Bomb craters pose a threat to coastal life as well. Chemicals can alter the nature of the soil in vulnerable dune habitats, leaking into lagoons and the sea, allowing invasive species to take advantage of newly exposed sand.

Few people are concerned about this, but I am the voice of nature’s silence. I’m going to fight till the finish.
Tuzly Lagoons National Park, Ivan Rusev

“Generally, you find heavy metals and TNT, RDX, HMX [chemicals in explosives] in commercial weapons,” said Doug Weir, research and policy director of the Conflict and Environment Observatory in the United Kingdom.

“Heavy metals have a long lasting effect on the ecosystem. The majority of the explosives are hazardous in some way. And some, such as TNT, degrade into other deadly compounds when exposed to light.”

While the effects of these pollutants may not be immediately obvious, the Kinburn Spit, a 25-mile (40-kilometer) stretch of sand in the Ramsar-designated Black Sea biosphere reserve, is one of the most conspicuous examples of damage to Ukraine’s coastline. Rockets set fire to more than 4,000 hectares of land in early May, lasting more than a week and visible from orbit (10,000 acres).

The flames also exposed a broader war-related consequence: a lack of environmental regulation. Protected areas are threatened not only by conflict, but also by conservationists’ incapacity to enter war-torn places.

“Under normal circumstances, the fire would have been brought under control and put out much faster,” Weir says. “Most protected areas are extensively maintained, and their ecosystems tend to be imbalanced for whatever cause – pollution or overfishing, for example.” And a lack of control and assistance can have serious consequences.”

Similarly, Rusev claims that he and his colleagues have been unable to assess the extent of the injury to Black Sea dolphins due to their inability to reach broad portions of Ukrainian shoreline, and that they are unable to estimate how many dolphins have been stranded.

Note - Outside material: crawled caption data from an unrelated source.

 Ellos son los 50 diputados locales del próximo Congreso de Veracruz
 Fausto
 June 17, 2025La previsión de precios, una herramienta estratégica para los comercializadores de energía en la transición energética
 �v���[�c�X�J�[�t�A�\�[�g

He believes that up to 2,000 people may have been harmed. “It’s a tragedy because we only have a limited number of three species of dolphin,” Rusev explains, “so any individual is a rare creature.”

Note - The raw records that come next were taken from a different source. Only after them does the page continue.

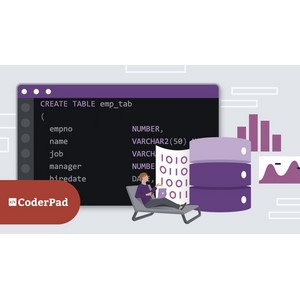 SQL Queries Made Easy 2024-9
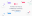 Introducing Freehand now available directly inside InVision Introducing Freehand now available directly inside InVision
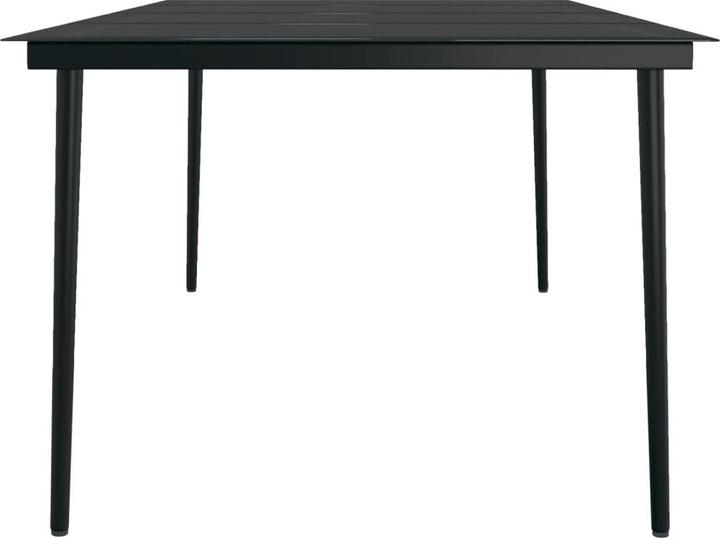 Produktbild vidaXL Matthiew (200 cm)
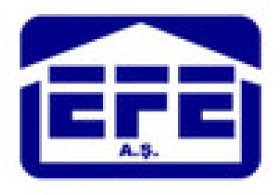 Efe Yapı Malzemeleri Alanya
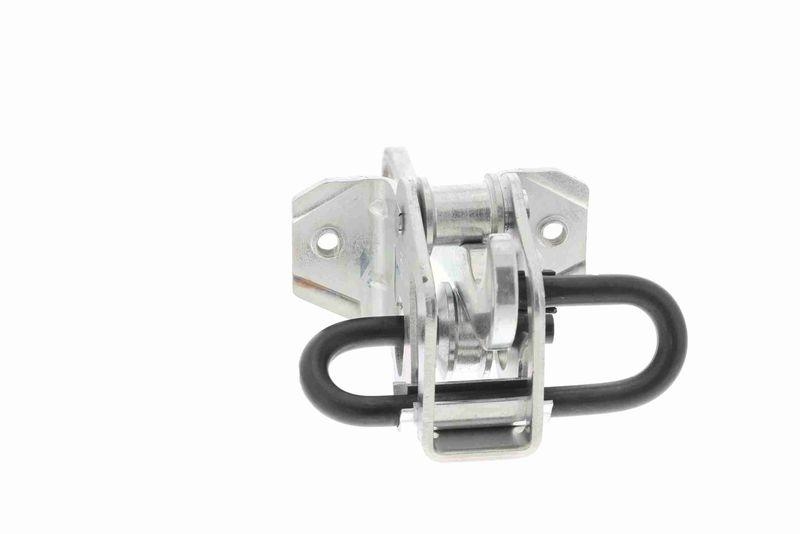 VAICO V20-1589 T&uuml;rfeststeller hinten f&uuml;r BMW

The Azovstal steel plant in Mariupol, where large stores of sulfite are at risk of leaking. Photograph: Pictorial Press /Alamy
The Azovstal steel plant in Mariupol, where large stores of sulfite are at risk of leaking. Photograph: Pictorial Press /Alamy

Remote monitoring created comparable difficulties near the Azovstal steel mill in Mariupol, Ukraine’s final stronghold, where massive amounts of sulfite may leak. “The Azov and Black Seas are particularly vulnerable to pollution pressures because they are contained,” Weir explains. “Based on satellite photographs, it appears that the potentially sulfite-rich area has grown, but we can’t be sure.”

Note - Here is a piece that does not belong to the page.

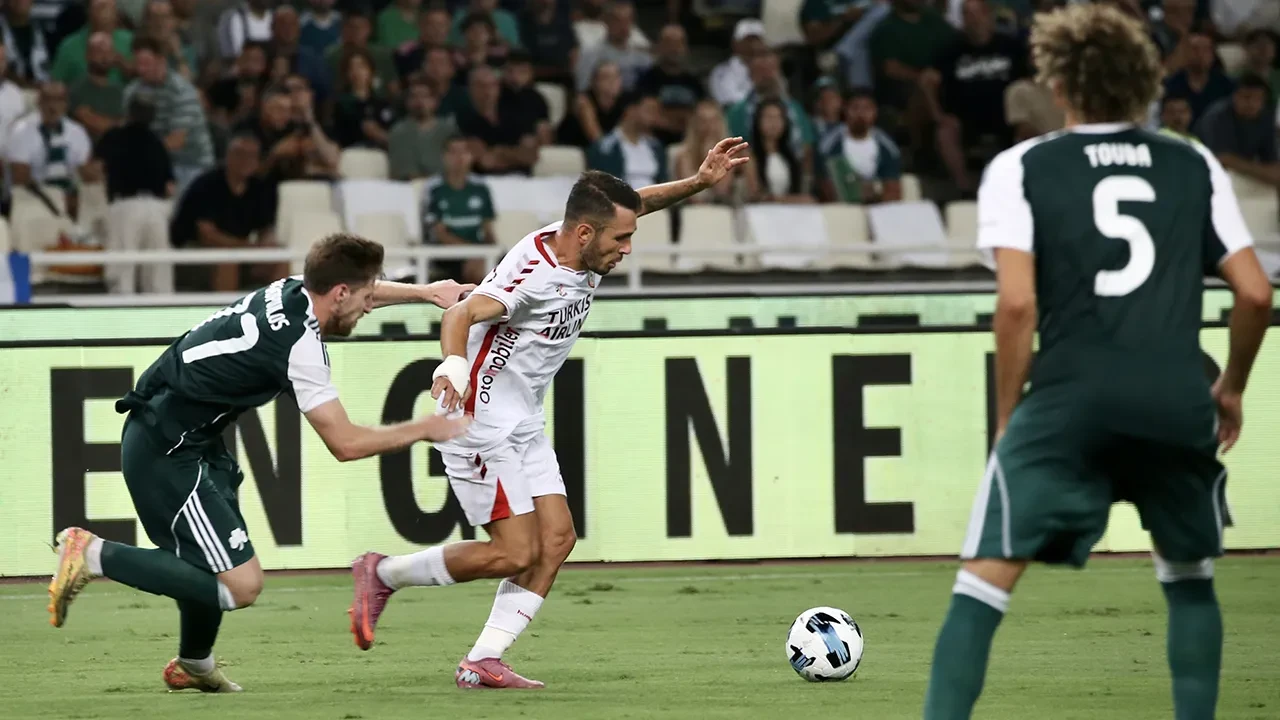 /spor/samsunspor-one-gectigi-macta-panathinaikosa-maglup-oldu-umutlar-samsuna-kaldi-3243299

Ukraine is adamant about prosecuting those responsible for the destruction. Vira Porieva is part of a larger group building an environmental case against Russia. She is in charge of a taskforce collecting evidence of war crimes damaging bodies of water. The International Criminal Court has the authority to prosecute intentional actions that create “widespread, long-term, and severe damage to the natural environment.”

Porieva’s team gathered and analyzed water samples from the Melitopol and Berdyansk districts thanks to an international grant to assess the war’s influence on quality. “We can conduct this work because of brave national park inspectors who stay in Russian-occupied zones,” she explains. The preliminary findings are due in two months, but even with evidence, prosecuting environmental war crimes under the ICC’s framework is thought to be nearly difficult.

Shelling continues in the Tuzly Lagoons. Rusev, on the other hand, works relentlessly at as many of his regular tasks as he can, documenting the harm as he sees it.

“There were numerous bombs nearby yesterday — people are safe, but animals were again upset,” he explains.

“Very few people are concerned about this, but I am the voice of nature’s silence.” “I’m going to fight till the finish.”

This article by Antonia Cundy was first published by The Guardian on 7 June 2022. Lead Image: Tuzly Lagoons national park on Ukraine’s Black Sea coast, where thousands of herons, avocets and pelicans breed. Russian bombing has scared off much wildlife. Photograph: K Tkach/Alamy.